Acoustic trauma is injury to the hearing mechanisms in the inner ear. It is due to very loud noise. The injury can be related to one very loud noise such as an explosion or by exposure over a long period of time to lower volume loud noise such as machinery. Many people exposed to significant acoustic trauma will experience hearing loss, which can be temporary - sometimes called temporary threshold shift (TTS) - or in some cases permanent – sometimes called permanent threshold shift (PTS). If the acoustic trauma is significant enough patients can also sustain a ruptured eardrum (perforated tympanic membrane).

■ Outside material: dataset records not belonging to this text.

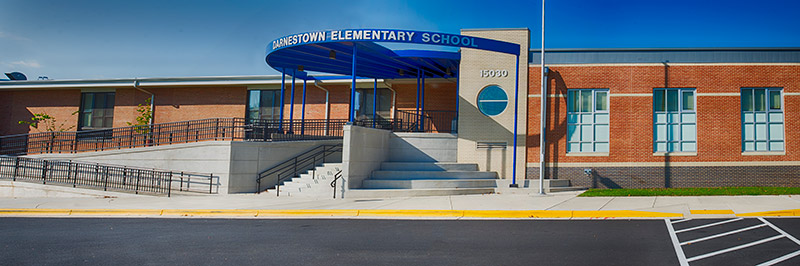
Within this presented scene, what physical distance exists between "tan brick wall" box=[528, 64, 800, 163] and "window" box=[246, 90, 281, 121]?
13250 mm

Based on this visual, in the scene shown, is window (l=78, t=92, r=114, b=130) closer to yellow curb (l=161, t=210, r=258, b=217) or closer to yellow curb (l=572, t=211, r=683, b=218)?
yellow curb (l=161, t=210, r=258, b=217)

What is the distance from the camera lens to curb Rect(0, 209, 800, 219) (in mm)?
11891

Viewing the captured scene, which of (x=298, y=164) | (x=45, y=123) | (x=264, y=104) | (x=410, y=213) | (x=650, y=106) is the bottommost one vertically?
(x=410, y=213)

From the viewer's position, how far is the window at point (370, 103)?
A: 86.1ft

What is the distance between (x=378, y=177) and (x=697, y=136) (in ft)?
Answer: 36.6

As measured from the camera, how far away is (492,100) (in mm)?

As soon as you notice hearing loss, it is important to make an appointment with an ENT and explain your situation. Hearing loss can sometimes be irreversible but seeking medical attention immediately gives the patient the best chance of returning hearing to normal. Your doctor will ask you what kind of noises you've been exposed to during different times of your life to help make a diagnosis. Your doctor may also use something called audiometry to detect signs of acoustic trauma. This test involves providing sounds of varying loudness and different tones to more carefully assess what you can and can't hear.

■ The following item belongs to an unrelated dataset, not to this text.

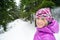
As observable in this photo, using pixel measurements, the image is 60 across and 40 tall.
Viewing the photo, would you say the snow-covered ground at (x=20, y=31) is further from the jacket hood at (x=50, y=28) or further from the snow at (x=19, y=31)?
the jacket hood at (x=50, y=28)

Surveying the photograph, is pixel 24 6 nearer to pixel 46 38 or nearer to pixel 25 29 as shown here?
pixel 25 29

It is important to seek medical attention. The hearing loss may need treatment or it may resolve on its own. Hearing loss can be irreversible. Even if the hearing loss is permanent, treatment can protect further loss of hearing.

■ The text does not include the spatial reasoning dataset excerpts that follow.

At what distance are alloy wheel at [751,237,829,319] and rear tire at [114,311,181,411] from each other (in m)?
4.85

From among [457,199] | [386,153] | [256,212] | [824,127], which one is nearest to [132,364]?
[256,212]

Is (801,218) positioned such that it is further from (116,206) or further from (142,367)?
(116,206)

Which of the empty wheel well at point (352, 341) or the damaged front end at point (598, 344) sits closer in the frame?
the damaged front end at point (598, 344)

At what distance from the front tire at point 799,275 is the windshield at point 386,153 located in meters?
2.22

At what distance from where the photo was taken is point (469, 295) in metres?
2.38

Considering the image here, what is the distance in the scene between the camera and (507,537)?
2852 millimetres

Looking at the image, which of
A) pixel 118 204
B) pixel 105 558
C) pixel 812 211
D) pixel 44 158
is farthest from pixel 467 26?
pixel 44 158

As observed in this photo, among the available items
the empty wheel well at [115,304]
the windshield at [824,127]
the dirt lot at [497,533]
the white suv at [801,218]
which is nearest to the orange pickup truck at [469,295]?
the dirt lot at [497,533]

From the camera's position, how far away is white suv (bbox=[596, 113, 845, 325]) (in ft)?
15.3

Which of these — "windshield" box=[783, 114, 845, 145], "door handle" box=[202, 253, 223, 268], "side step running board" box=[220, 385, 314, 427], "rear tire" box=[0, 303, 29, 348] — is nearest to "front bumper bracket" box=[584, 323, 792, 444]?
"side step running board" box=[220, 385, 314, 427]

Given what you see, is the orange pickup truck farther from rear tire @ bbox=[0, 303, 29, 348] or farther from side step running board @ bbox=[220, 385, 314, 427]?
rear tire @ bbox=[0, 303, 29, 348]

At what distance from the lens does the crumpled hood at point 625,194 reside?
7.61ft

If you're experiencing hearing loss your doctor may prescribe medications such as oral steroids.
Technical Hearing Assistance
Your doctor may recommend technological assistance for your hearing loss condition, such as a hearing aid. New types of hearing aids called cochlear implants may also be available to help you deal with hearing loss from acoustic trauma.
Aural rehabilitation may help, which allows patients to learn how to live and work with hearing loss Surgery.
If there is a ruptured eardrum from the acoustic trauma surgery may be recommended to repair the eardrum.